À propos du fichier Edvige ou de l'installation de caméras de vidéo-surveillance à Paris, le thème de Big Brother et de la société de surveillance reviennent de façon obsédante Avec généralement pour simple explication que le système est "sécuritaire" ou la technologie "porteuse de dangers". C'est sympathique mais un peu simpliste. Comment entendre l'idée de " société de surveillance" qui fait l'objet de tant de livres ou de réunions internationales ?




Première remarque, la surveillance (surveiller, c'est "observer avec une attention soutenue de manière à exercer un contrôle, une vérification" suivant le Larousse) a plusieurs dimensions.

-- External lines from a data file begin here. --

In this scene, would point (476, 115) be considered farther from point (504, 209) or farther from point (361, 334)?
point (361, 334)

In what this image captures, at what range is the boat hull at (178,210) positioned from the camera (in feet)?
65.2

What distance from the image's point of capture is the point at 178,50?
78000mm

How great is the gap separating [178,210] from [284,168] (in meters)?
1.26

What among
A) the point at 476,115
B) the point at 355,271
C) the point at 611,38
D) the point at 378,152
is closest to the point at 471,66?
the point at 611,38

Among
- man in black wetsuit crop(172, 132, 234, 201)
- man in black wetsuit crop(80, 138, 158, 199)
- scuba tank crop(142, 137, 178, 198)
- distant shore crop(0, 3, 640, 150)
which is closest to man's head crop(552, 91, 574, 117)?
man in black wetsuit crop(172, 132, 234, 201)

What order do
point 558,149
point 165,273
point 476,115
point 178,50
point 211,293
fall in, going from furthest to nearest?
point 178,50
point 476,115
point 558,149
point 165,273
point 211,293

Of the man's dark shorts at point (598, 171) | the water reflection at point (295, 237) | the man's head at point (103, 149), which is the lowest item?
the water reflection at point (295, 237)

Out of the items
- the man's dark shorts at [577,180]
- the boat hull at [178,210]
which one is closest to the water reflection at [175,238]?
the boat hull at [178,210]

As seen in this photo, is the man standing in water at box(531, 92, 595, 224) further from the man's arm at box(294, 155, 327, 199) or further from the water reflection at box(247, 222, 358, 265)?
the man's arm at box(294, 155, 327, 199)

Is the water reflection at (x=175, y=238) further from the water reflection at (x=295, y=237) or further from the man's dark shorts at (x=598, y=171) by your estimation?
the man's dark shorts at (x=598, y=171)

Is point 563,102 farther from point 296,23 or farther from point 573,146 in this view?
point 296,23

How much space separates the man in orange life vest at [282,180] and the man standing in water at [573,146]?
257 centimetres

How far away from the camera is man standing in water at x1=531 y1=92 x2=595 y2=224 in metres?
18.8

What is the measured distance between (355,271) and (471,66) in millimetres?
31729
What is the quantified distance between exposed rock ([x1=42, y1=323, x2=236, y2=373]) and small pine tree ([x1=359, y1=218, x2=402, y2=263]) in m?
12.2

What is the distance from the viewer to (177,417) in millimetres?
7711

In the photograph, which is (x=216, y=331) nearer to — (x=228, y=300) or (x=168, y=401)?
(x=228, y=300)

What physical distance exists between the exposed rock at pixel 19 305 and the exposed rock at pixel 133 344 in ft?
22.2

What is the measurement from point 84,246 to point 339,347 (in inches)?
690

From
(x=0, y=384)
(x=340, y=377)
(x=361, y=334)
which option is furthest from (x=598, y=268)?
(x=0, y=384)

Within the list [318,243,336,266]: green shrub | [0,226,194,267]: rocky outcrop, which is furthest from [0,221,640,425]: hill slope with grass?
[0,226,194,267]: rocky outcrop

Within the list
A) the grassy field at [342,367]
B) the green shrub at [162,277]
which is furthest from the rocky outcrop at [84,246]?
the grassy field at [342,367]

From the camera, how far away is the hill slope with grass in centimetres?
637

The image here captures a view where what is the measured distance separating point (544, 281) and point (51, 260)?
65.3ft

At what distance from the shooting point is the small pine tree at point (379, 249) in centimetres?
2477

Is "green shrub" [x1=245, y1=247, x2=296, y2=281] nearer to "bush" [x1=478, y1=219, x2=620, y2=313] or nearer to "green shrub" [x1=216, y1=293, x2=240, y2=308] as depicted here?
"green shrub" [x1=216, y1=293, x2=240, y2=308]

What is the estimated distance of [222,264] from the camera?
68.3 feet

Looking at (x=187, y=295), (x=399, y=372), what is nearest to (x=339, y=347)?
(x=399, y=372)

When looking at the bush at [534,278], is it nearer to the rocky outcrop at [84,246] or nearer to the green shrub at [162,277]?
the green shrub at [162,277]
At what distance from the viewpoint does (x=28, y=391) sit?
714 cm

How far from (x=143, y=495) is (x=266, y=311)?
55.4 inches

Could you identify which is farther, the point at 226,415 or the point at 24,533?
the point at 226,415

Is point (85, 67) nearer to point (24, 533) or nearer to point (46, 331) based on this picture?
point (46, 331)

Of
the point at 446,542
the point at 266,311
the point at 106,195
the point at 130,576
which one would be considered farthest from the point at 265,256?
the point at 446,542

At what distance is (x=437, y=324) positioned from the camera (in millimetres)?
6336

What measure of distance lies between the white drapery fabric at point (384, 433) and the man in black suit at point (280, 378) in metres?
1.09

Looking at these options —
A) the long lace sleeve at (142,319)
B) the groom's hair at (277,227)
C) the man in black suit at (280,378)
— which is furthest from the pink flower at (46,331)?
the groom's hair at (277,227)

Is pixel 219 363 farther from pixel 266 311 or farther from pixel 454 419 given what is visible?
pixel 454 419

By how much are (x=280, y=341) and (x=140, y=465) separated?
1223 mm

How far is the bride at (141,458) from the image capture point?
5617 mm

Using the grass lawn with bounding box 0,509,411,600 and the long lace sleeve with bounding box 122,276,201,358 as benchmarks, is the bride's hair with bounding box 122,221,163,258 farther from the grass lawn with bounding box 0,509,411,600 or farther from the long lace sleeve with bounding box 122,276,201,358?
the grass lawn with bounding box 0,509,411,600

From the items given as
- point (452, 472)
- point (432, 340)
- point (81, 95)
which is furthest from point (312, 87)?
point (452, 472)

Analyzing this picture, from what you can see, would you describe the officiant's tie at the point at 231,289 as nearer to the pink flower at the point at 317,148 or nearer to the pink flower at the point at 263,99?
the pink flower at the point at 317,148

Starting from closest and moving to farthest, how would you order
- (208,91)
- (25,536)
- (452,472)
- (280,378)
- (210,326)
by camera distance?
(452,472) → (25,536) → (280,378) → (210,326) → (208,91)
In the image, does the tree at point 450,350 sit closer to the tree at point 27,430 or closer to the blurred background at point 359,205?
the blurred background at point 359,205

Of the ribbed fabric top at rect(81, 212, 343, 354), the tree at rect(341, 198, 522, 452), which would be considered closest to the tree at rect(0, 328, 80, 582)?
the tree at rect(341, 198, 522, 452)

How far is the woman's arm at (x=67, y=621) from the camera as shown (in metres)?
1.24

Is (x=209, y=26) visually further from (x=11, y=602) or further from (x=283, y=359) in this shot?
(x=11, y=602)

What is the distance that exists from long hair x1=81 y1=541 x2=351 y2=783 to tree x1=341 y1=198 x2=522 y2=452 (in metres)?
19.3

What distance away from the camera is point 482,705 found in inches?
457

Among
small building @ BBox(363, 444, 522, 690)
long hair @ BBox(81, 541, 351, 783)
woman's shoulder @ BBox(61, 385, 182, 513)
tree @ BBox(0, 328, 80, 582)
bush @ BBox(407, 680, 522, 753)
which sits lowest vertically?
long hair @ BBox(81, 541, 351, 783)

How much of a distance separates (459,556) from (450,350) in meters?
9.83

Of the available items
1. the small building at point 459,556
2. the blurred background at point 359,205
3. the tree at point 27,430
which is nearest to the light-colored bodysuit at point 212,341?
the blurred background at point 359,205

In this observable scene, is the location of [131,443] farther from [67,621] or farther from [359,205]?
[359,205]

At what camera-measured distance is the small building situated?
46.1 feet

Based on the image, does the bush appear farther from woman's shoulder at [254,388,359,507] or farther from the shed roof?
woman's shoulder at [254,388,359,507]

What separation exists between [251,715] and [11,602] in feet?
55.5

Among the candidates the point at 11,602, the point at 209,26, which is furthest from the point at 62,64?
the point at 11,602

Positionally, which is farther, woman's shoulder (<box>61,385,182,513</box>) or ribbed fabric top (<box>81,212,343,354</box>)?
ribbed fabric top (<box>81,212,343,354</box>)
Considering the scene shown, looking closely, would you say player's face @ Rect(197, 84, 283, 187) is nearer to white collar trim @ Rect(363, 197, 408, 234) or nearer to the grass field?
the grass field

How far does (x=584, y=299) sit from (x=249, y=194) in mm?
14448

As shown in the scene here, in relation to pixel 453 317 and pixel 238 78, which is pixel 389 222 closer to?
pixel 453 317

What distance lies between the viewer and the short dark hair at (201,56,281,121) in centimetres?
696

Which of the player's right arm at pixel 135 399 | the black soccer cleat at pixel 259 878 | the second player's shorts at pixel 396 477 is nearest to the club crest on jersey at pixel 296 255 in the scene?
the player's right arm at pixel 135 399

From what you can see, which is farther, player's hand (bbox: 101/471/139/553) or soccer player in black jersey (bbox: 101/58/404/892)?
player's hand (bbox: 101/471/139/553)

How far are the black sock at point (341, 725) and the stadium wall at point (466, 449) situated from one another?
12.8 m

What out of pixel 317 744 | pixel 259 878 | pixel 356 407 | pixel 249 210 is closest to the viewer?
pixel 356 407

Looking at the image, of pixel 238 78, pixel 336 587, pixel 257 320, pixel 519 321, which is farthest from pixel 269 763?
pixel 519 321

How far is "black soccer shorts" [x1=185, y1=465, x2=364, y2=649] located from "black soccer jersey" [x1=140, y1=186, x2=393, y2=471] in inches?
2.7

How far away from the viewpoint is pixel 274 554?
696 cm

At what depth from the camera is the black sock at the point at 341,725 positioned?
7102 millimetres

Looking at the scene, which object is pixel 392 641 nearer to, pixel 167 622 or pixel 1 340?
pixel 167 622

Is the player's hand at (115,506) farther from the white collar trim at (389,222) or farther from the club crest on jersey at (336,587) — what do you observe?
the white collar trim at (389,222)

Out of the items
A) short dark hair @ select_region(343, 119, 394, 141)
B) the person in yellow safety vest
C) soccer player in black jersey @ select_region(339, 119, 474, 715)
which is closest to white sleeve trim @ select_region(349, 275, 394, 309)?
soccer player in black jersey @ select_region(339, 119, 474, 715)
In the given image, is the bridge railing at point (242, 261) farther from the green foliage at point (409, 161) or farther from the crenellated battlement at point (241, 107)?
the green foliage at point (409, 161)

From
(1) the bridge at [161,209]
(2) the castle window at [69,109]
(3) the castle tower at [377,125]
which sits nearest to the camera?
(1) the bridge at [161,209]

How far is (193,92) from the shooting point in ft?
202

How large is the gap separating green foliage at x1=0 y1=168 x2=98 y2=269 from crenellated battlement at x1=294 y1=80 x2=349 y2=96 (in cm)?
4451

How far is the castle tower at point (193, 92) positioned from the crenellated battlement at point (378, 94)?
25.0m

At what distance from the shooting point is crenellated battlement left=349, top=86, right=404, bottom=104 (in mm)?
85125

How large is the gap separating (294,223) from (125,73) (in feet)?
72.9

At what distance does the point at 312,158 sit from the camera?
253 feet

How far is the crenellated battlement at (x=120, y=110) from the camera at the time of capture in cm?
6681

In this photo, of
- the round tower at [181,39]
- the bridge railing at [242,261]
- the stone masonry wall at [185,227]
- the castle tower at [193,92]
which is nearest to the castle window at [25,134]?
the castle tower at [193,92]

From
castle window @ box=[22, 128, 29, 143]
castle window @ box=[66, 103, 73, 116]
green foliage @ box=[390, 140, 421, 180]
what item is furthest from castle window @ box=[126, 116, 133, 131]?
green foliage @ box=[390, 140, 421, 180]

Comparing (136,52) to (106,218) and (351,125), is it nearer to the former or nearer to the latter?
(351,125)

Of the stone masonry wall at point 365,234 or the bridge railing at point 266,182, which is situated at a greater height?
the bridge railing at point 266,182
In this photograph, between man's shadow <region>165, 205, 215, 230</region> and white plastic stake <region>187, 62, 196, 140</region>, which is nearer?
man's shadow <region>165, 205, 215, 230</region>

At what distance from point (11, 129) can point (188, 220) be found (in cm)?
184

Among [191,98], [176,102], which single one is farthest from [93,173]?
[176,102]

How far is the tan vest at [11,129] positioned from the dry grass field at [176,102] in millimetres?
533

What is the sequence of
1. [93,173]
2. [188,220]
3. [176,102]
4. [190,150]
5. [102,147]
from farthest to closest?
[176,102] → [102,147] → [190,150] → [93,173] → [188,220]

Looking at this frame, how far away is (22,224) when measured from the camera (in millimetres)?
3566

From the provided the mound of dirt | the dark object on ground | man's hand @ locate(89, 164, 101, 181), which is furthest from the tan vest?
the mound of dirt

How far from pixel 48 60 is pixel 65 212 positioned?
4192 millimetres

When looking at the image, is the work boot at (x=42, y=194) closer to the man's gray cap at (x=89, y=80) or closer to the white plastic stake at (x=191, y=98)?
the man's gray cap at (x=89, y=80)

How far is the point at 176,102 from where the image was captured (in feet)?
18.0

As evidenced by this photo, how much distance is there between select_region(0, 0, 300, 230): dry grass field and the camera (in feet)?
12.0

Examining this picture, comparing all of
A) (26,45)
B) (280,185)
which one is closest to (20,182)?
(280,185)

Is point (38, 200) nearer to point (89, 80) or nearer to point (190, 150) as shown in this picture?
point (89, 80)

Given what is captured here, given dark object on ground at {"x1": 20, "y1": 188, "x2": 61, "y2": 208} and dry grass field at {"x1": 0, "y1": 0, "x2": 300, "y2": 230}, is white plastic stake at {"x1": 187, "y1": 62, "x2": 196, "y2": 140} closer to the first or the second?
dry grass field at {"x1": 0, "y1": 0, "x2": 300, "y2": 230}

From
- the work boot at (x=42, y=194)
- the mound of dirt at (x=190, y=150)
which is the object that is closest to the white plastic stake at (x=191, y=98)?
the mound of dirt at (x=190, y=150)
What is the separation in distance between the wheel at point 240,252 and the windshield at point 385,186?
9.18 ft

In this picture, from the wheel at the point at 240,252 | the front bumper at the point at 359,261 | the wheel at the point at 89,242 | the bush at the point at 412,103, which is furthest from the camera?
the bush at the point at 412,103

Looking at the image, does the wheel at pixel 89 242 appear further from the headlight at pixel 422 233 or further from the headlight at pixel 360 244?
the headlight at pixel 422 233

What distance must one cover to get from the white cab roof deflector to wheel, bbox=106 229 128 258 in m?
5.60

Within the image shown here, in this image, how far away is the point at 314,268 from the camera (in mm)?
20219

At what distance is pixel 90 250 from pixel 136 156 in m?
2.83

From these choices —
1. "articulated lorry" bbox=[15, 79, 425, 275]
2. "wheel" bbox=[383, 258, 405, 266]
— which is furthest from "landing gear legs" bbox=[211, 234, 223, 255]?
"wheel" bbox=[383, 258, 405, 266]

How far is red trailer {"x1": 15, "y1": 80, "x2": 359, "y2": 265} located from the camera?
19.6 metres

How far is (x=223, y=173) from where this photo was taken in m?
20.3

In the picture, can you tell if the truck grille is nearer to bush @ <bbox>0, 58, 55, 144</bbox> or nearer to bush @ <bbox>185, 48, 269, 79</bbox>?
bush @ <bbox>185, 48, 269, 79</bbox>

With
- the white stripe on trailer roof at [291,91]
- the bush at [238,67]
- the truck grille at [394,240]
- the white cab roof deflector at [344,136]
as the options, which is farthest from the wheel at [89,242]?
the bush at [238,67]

Cette observation attentive peut jouer trois rôles principaux (qui, bien entendu, se mêlent beaucoup dans la pratique)  :



1° La surveillance d'autorité et de normalité. Elle est souvent ostensible (voire symboliquement affichée) et s'incarne dans la fonction que l'on nomme justement du "surveillant" (que ce soit dans  une salle d'examen ou dans une prison) : il s'assure que personne ne triche ou ne se rebelle... Le but est alors de contrôler l'application de la norme préexistante et publique. Norme juridique ou réglementaire, norme technique (par exemple pour certifier que les travailleurs produisent le nombre d'heures et de pièces demandées et que la qualité est conforme aux standards), mais aussi norme politique, lorsque les États totalitaires  tentent de s'assurer que personne ne "pense mal" ou, du moins, ne l'exprime. La surveillance joue alors un rôle répressif - repérer et punir ou corriger les fautes, que ce soit chez les hommes ou dans leurs productions - mais aussi un rôle dissuasif. Il importe que le sujet se sache surveillé et croie que ses erreurs et déviations seront repérées. La surveillance est liée à l'idée de discipline : bien exécuter des commandements, agir de façon "correcte". Elle impose une conduite, une obligation de faire ou de ne pas faire. Voire une obligation de ne pas penser dans ses formes extrêmes vouées au repérage des dissidents.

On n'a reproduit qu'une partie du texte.